> Exercises to complete:
1) According to the passage on Gochujang marinade, why can Gochujang easily cover the surface of pork belly?
2) Translate this sentence from the passage on Gochujang marinade into Spanish: "Cooking at a high internal temperature of 81°C (well-done cooking) increased the formation of 16 PAHs in charcoal-grilled pork belly compared with moderate cooking at 71°C."

> Supplied passage:
_ _ _ _ _ _ _
The PAH formation during grilling is the result of pyrolysis of nutrients on the surface of meats caused by exposure to high-temperature flame, and incomplete combustion of coal results in adherence of smoke particles to surface of the meat. Therefore, blocking the surface using a marinade can reduce the PAH contents in grilled meats (Kılıç Büyükkurt et al., 2020). Because Gochujang is a paste with high viscosity, it can easily cover the surface of pork belly, which may help block the surface of pork belly from the flame and smoke.
Conclusion
The phenol contents and antioxidant activities of Gochujang may affect the reduction of PAH contents in charcoal-grilled pork belly. Cooking at a high internal temperature of 81°C (well-done cooking) increased the formation of 16 PAHs in charcoal-grilled pork belly compared with moderate cooking at 71°C. Interactions were observed between doneness and marinating with regard to PAH contents in charcoal-grilled pork belly. Moreover, the inhibitory effects of Gochujang marinade on the total 16 PAHs in charcoal-grilled pork belly increased up to 63.06% after storage for 10 days and cooking at moderate temperature. Importantly, the amount of carcinogenic benzo[a]pyrene in charcoal-grilled PBG was 67.80% on day 10 after well-done cooking. These results indicated that Gochujang marinade of pork belly could inhibit PAH formation after charcoal-grilling and that the inhibitory effects of this marinade increased during the 10 days of storage. These findings provided a preliminary data for the inhibitory effects of Gochujang on PAH formation, while the specific mechanism for PAH inhibitory effect of Gochujang marinade on charcoal-grilled pork belly should be investigated in the future. It was suggested that marinating pork belly with Gochujang may be an effective processing method to reduce the intake of PAHs when consuming charcoal-grilling meat.
_ _ _ _ _ _ _
> Information shown:
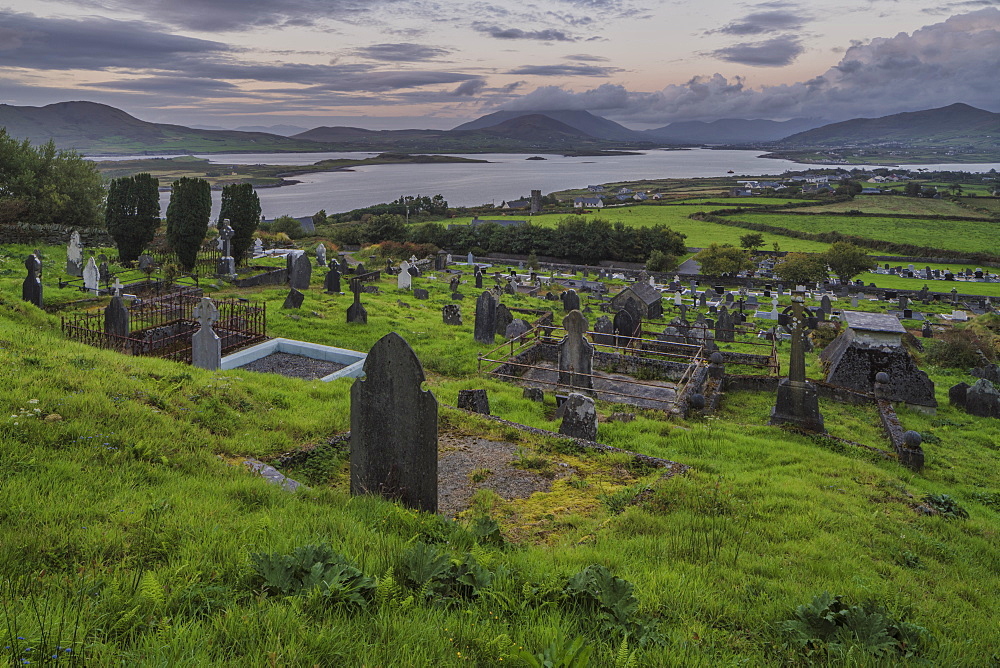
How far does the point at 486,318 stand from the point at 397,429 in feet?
36.9

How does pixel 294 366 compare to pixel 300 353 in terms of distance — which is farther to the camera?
pixel 300 353

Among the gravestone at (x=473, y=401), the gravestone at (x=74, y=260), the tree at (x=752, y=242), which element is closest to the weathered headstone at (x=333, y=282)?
the gravestone at (x=74, y=260)

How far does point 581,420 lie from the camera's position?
916 cm

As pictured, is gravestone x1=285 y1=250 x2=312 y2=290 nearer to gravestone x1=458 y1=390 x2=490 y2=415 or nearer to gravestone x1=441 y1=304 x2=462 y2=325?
gravestone x1=441 y1=304 x2=462 y2=325

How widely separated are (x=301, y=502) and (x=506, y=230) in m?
57.4

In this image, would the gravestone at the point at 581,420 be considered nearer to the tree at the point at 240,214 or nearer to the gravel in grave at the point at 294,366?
the gravel in grave at the point at 294,366

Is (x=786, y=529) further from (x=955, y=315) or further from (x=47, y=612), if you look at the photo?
(x=955, y=315)

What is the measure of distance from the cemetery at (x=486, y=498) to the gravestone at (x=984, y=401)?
5cm

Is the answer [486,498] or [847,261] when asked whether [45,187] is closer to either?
[486,498]

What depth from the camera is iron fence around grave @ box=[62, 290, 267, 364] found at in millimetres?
12703

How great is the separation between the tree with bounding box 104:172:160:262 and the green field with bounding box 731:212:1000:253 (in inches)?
2599

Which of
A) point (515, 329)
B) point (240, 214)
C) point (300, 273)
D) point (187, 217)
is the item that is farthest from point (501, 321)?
point (240, 214)

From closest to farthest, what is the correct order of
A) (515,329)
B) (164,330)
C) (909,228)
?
(164,330) → (515,329) → (909,228)

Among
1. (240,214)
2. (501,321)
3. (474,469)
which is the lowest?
(474,469)
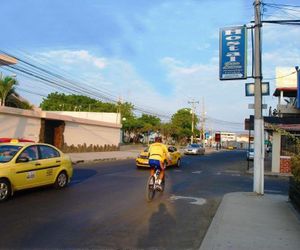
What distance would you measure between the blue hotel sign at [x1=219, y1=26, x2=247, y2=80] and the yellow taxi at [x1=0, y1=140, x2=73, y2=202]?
5945mm

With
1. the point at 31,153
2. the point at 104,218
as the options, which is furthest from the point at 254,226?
the point at 31,153

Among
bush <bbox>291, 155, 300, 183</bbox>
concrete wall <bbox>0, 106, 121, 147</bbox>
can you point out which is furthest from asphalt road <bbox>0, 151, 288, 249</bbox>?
concrete wall <bbox>0, 106, 121, 147</bbox>

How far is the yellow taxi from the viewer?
11.1m

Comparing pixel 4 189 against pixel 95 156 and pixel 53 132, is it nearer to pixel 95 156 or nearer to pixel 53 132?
pixel 95 156

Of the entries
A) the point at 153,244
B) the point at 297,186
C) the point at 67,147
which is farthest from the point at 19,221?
the point at 67,147

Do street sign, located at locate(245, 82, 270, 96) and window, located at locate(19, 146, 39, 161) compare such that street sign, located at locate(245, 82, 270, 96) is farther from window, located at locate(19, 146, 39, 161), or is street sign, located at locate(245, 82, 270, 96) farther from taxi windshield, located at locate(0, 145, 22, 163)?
taxi windshield, located at locate(0, 145, 22, 163)

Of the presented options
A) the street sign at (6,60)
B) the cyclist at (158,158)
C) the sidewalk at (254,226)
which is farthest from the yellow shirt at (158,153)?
_ _ _ _ _ _ _
> Solved tasks:
1) Because Gochujang is a paste with high viscosity.

2) La cocción a una temperatura interna alta de 81 °C (cocción bien hecha) aumentó la formación de 16 HAP en la panceta de cerdo asada al carbón en comparación con la cocción moderada a 71 °C.